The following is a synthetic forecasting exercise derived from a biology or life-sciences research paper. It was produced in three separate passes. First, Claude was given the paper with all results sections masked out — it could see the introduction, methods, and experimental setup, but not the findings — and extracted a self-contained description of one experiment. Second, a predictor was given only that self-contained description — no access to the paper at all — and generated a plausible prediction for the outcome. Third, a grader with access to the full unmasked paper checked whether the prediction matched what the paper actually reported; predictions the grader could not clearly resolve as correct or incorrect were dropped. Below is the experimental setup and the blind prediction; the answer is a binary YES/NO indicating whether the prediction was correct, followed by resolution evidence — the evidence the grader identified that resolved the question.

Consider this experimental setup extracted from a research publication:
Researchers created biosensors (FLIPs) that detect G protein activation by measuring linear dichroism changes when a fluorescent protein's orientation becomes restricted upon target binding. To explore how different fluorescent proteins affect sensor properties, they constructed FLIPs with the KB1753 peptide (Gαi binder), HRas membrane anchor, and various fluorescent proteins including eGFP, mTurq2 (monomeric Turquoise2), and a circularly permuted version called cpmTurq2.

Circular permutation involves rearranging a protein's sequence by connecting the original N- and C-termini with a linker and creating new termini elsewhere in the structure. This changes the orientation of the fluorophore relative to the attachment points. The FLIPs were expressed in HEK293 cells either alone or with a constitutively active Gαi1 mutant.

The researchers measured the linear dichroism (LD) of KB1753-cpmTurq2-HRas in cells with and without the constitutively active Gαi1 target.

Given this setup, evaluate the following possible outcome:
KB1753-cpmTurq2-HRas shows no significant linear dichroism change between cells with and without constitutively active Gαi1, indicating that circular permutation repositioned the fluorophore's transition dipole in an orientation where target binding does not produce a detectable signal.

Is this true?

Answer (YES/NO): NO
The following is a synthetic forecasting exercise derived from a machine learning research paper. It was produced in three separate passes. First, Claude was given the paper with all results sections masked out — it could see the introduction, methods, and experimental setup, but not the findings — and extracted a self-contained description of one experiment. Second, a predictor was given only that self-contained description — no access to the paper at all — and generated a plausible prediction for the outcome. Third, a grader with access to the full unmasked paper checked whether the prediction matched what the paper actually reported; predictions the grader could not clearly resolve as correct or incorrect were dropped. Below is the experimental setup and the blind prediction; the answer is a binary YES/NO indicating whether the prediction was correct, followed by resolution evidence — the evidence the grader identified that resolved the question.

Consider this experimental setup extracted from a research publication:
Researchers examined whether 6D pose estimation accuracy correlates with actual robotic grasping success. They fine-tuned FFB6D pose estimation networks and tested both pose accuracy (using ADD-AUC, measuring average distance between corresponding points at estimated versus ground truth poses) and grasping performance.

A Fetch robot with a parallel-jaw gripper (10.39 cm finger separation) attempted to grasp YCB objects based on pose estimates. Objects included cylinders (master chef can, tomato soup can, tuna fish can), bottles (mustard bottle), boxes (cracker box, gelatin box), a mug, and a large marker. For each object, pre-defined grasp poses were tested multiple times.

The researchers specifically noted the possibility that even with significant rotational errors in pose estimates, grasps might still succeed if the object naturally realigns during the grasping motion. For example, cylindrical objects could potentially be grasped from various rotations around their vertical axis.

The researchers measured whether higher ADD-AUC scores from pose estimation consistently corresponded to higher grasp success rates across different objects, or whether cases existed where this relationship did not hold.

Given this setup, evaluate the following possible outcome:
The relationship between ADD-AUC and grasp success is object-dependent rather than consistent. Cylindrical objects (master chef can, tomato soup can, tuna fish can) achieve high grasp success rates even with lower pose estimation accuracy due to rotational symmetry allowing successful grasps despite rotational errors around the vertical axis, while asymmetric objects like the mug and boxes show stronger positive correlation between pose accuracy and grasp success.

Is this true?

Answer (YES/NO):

WHAT IS REQUIRED >>
Output each line of the listing in which the string "rates" is found.

ANSWER TO THIS TASK >>
The researchers measured whether higher ADD-AUC scores from pose estimation consistently corresponded to higher grasp success rates across different objects, or whether cases existed where this relationship did not hold.
The relationship between ADD-AUC and grasp success is object-dependent rather than consistent. Cylindrical objects (master chef can, tomato soup can, tuna fish can) achieve high grasp success rates even with lower pose estimation accuracy due to rotational symmetry allowing successful grasps despite rotational errors around the vertical axis, while asymmetric objects like the mug and boxes show stronger positive correlation between pose accuracy and grasp success.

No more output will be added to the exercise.